● EXERCISE DATA
┌────────

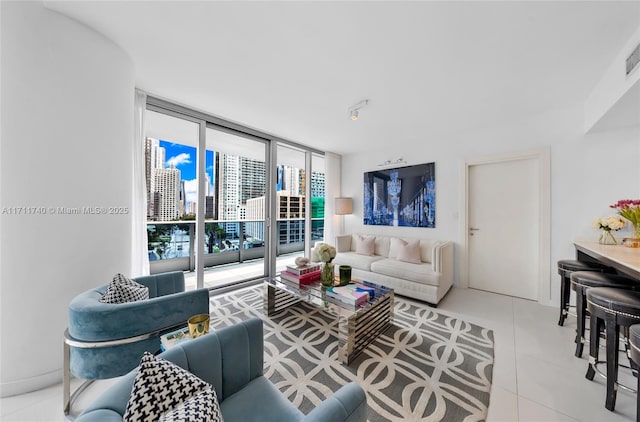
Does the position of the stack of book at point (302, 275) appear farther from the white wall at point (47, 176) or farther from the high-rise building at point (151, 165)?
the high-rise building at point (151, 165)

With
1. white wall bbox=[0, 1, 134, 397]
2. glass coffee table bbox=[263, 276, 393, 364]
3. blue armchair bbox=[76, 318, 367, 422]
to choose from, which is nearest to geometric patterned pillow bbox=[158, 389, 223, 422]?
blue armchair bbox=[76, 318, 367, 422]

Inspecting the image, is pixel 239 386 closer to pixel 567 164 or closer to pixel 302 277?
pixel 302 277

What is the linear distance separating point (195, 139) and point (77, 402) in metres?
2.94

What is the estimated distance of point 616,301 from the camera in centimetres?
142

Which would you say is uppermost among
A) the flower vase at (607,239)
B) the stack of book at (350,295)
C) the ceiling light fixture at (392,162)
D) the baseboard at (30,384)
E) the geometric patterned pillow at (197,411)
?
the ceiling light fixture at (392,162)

└────────
┌────────

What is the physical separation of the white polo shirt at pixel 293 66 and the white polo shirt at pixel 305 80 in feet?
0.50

└────────
┌────────

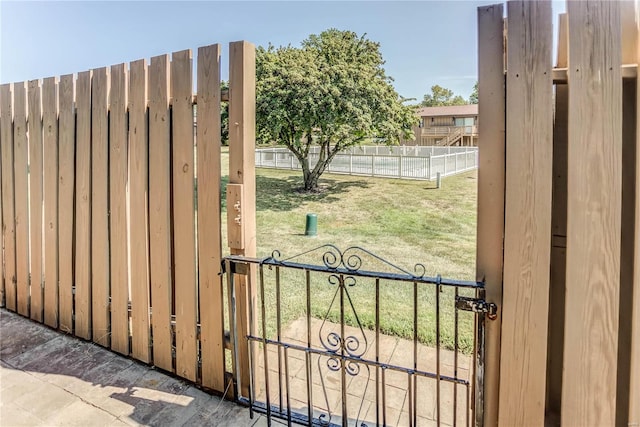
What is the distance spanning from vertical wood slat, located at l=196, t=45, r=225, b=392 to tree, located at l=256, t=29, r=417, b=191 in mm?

└────────

● INSTRUCTIONS FOR THE TASK
List every line of the data above that contains the string "geometric". Treat uppercase and lowercase letters as different.

● WRITTEN ANSWER
to choose from, which is nearest to geometric patterned pillow bbox=[158, 389, 223, 422]?
E) the geometric patterned pillow at (197,411)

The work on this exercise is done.